ECLI:NL:HR:2022:1422 (Invulling van bestanddeel ‘ertoe bewegen getuige te zijn’ in art. 248d Sr)

Hoge Raad 11 oktober 2022, Invulling van bestanddeel ‘ertoe bewegen getuige te zijn’ in art. 248d Sr
(ECLI:NL:HR:2022:1422)

Essentie

Verdachte wordt ervan verdacht minderjarigen onder de zestien jaar met een ontuchtig oogmerk ertoe bewogen te hebben getuige te zijn van seksuele handelingen. Verdachte was namelijk zichzelf aan het aftrekken en heeft de jongens daarbij aangekeken en heeft bovendien zijn lichaam naar de jongens toegedraaid. De vraag die in deze zaak centraal staat is of verdachte met deze gedragingen voldaan heeft aan het bestanddeel ‘ertoe bewegen getuige te zijn’.

Rechtsregel

Het masturberen in bosjes terwijl de man zijn lichaam toedraait naar minderjarige jongens van dertien en veertien jaar) die langsfietsten en deze jongens blijft aankijken, kan aangemerkt worden als ‘ertoe bewegen getuigen te zijn’ in de zin van art. 248d Sr.

Inhoud arrest

Vier minderjarige jongens (dertien en veertien jaar) waren aan het mountainbiken toen zij in de bosjes een man in een strakzittende zwembroek zagen staan en deze man zichzelf begon af te trekken. De man stond met zijn rug naar de jongens toe. De man had echter oogcontact met de jongens en draaide zijn gehele lichaam naar hen toe. De jongens hadden daardoor niet alleen zicht op het masturberen, maar ook op het geslachtsdeel van de man. Het fietspad waarop de jongens aan het fietsen waren, maakte een bocht om de man heen. Terwijl de jongens de bocht maakten van dit fietspad bleef de man de jongens aankijken terwijl hij aan het masturberen was.

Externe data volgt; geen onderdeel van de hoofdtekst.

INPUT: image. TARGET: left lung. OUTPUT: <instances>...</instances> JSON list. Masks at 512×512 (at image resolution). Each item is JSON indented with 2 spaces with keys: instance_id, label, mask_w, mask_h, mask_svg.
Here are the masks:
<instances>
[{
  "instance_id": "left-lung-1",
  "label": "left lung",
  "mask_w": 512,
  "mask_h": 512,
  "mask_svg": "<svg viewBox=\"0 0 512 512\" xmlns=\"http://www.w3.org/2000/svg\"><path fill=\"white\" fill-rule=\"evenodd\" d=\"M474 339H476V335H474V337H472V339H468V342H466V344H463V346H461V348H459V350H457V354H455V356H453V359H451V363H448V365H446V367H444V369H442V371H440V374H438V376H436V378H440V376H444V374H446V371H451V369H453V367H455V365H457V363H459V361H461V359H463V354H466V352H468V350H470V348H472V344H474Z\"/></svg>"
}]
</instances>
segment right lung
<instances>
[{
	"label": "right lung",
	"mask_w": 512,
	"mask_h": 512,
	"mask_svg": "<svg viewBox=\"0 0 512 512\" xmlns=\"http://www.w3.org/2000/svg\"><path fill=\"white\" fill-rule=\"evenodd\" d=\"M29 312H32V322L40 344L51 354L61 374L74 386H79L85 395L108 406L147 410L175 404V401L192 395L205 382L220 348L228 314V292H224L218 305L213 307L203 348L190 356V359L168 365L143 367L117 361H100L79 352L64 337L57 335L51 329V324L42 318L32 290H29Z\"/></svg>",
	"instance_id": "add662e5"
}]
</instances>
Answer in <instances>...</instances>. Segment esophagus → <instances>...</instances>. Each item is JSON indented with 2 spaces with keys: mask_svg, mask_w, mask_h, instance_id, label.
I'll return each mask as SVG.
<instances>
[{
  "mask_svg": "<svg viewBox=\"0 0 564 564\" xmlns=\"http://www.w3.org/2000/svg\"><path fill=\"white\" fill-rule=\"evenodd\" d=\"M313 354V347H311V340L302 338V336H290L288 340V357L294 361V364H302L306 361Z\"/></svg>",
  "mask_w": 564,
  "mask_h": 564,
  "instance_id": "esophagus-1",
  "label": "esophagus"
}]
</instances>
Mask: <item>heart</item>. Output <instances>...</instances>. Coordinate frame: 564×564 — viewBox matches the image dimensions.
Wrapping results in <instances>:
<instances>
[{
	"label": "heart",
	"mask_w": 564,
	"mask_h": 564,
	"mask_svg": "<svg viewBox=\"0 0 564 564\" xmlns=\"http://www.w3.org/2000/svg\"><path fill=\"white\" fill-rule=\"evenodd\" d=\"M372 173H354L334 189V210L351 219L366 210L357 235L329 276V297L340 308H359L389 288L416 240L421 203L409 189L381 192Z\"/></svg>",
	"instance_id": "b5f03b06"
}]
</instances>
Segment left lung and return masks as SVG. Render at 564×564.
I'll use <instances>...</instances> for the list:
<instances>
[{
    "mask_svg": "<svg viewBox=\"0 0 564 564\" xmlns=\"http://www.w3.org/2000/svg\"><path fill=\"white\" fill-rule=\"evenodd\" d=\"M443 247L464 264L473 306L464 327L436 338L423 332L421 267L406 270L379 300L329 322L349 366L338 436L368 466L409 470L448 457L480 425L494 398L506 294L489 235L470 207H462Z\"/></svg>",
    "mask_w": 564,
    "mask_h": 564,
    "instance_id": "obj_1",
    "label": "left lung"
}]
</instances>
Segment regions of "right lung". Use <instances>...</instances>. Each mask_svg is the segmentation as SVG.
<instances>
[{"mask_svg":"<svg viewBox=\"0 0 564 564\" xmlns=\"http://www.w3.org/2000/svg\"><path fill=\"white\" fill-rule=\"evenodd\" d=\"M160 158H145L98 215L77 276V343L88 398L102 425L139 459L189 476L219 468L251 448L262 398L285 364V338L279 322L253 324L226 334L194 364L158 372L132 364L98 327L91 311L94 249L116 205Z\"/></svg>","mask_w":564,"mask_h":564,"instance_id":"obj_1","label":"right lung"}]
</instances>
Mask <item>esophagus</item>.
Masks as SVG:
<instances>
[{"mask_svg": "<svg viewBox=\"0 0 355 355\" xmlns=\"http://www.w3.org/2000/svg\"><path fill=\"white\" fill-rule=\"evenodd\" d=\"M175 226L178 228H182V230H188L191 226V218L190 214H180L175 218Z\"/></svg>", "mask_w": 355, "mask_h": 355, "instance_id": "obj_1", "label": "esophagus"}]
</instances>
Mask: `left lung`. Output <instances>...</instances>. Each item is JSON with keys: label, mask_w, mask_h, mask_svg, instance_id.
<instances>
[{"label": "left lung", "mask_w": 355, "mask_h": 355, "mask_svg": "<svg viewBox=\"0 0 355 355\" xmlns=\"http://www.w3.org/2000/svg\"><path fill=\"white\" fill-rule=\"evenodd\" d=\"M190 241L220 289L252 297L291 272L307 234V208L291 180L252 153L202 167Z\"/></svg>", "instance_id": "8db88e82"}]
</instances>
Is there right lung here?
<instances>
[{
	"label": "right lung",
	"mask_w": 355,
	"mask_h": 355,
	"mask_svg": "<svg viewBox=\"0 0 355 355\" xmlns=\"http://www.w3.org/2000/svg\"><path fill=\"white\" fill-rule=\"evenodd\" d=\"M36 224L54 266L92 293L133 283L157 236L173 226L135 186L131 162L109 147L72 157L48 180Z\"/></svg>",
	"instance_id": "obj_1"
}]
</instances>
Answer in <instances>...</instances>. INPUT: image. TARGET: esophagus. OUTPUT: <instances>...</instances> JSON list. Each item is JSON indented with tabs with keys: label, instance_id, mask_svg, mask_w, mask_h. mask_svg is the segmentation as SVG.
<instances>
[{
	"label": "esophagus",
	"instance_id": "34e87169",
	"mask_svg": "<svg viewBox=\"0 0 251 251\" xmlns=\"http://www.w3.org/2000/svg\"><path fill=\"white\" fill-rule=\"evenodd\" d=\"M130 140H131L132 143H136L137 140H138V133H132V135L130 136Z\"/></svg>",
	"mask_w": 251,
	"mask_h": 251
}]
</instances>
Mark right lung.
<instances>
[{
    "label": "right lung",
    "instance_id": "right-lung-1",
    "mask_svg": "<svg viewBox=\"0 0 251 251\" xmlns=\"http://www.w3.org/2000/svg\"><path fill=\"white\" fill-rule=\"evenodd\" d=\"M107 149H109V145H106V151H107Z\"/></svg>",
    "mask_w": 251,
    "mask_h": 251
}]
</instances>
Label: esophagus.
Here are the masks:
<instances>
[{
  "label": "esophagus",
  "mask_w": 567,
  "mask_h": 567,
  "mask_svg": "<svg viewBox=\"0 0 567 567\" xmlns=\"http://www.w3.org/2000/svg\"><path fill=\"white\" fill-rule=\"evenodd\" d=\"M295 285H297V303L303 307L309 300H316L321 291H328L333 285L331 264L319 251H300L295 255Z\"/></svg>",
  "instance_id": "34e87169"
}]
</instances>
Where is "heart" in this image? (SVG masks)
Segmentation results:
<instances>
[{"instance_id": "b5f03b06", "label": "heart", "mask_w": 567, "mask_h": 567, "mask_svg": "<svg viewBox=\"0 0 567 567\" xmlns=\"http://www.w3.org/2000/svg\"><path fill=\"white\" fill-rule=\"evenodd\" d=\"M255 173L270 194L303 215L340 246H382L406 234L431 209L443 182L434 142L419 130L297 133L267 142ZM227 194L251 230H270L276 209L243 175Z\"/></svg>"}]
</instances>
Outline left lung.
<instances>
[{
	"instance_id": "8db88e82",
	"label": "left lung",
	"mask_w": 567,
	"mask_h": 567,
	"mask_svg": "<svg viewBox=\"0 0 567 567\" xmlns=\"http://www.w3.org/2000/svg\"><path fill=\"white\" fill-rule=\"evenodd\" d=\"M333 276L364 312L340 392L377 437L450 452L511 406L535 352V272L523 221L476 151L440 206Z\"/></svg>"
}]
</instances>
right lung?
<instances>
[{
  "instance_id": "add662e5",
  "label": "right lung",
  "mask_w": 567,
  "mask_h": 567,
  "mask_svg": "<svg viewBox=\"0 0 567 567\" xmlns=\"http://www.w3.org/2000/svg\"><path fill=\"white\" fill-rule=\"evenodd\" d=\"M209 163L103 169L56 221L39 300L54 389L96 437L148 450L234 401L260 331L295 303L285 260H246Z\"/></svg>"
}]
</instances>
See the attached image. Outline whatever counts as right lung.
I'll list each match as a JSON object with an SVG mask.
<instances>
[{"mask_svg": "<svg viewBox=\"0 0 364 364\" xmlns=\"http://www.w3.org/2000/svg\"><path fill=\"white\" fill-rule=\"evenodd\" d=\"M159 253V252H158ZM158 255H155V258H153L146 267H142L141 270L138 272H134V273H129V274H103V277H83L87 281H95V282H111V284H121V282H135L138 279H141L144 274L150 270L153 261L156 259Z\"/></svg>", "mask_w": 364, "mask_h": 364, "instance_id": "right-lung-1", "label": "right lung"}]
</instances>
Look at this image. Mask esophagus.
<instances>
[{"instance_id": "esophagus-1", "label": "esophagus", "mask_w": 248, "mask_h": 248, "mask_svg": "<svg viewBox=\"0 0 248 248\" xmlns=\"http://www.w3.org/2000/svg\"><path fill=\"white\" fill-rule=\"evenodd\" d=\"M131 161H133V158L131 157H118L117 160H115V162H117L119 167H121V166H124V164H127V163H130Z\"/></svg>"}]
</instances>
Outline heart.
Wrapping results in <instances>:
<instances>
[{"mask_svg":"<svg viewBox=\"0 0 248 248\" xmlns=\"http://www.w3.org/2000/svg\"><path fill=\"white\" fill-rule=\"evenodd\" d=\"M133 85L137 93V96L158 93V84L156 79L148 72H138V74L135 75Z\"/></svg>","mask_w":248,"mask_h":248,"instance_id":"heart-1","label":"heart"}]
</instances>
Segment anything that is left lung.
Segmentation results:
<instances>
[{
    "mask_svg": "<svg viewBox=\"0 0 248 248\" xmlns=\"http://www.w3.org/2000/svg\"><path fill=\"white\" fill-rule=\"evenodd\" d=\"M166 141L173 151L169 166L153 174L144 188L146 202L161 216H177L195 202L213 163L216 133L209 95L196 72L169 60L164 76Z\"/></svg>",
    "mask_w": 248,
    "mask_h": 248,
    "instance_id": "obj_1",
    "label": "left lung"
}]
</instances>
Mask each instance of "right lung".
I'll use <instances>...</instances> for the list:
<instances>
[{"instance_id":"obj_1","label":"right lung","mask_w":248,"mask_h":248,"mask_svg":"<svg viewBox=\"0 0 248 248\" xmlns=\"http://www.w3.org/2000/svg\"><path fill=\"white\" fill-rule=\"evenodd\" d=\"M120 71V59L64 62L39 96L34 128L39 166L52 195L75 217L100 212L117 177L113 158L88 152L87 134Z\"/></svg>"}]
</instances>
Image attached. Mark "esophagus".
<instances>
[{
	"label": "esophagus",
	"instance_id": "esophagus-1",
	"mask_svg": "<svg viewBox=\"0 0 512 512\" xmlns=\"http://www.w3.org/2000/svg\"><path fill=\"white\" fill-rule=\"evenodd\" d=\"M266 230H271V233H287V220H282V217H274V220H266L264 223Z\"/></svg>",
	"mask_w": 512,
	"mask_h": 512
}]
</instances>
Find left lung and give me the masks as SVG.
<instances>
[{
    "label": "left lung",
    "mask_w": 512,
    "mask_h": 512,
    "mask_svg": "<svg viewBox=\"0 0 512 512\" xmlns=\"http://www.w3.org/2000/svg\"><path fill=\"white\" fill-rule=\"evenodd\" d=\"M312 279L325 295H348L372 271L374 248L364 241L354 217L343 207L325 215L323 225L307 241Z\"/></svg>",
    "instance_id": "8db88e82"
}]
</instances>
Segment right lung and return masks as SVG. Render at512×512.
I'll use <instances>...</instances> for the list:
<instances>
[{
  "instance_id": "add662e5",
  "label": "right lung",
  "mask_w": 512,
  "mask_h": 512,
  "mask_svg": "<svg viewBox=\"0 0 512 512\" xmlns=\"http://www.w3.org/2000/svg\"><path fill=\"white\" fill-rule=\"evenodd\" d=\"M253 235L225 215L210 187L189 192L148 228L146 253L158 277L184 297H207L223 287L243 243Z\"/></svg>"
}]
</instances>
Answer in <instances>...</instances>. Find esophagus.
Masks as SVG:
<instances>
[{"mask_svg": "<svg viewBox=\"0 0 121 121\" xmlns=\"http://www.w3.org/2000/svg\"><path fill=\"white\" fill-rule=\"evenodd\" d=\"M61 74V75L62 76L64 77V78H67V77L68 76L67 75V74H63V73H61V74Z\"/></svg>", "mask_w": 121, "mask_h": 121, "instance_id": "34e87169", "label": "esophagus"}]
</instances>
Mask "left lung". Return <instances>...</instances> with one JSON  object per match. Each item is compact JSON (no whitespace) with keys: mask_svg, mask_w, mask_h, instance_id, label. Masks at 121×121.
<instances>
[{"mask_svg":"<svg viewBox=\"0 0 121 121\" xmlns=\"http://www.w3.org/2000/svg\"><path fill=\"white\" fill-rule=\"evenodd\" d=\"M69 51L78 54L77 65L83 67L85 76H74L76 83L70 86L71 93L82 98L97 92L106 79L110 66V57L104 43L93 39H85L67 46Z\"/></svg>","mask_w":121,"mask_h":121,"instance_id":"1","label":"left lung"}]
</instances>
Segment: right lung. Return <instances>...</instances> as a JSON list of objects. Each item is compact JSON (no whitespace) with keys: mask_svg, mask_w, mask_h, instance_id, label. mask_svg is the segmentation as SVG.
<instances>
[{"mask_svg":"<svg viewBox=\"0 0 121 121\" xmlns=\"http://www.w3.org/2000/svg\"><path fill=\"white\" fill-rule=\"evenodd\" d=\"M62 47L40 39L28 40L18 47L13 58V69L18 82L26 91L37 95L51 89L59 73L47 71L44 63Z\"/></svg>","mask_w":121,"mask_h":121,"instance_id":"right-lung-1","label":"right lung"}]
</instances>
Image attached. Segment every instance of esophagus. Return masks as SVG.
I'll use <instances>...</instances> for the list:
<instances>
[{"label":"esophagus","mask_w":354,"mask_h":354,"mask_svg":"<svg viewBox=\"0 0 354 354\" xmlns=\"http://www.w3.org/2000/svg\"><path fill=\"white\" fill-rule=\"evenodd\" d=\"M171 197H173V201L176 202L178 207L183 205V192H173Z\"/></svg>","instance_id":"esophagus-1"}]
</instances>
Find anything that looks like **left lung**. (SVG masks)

De man wordt art. 248d Sr ten laste gelegd. Dit artikel stelt strafbaar minderjarigen (jonger dan zestien jaar) met ontuchtig oogmerk ertoe te bewegen getuige te zijn van seksuele handelingen. De vraag die in de zaak centraal stond is of bovengenoemde gedraging (dus het aankijken en toedraaien van zijn lichaam tijdens masturberen) voldoende is voor een bewezenverklaring van ‘ertoe bewegen getuige te zijn’.

Het hof oordeelt dat het aankijken van de minderjarige jongens en het meedraaien met de jongens actieve gedragingen zijn die gericht zijn op het brengen van de jongens tot het getuige zijn van seksuele handelingen. Volgens het hof is ‘ertoe bewegen getuige te zijn’ aldus bewezen.

De HR oordeelt dat het oordeel van het hof niet getuigt van een onjuiste rechtsopvatting op basis van de wetsgeschiedenis. Het doel van de bepaling is namelijk het kind beschermen tegen schadelijke invloeden op de persoonlijke en seksuele ontwikkeling.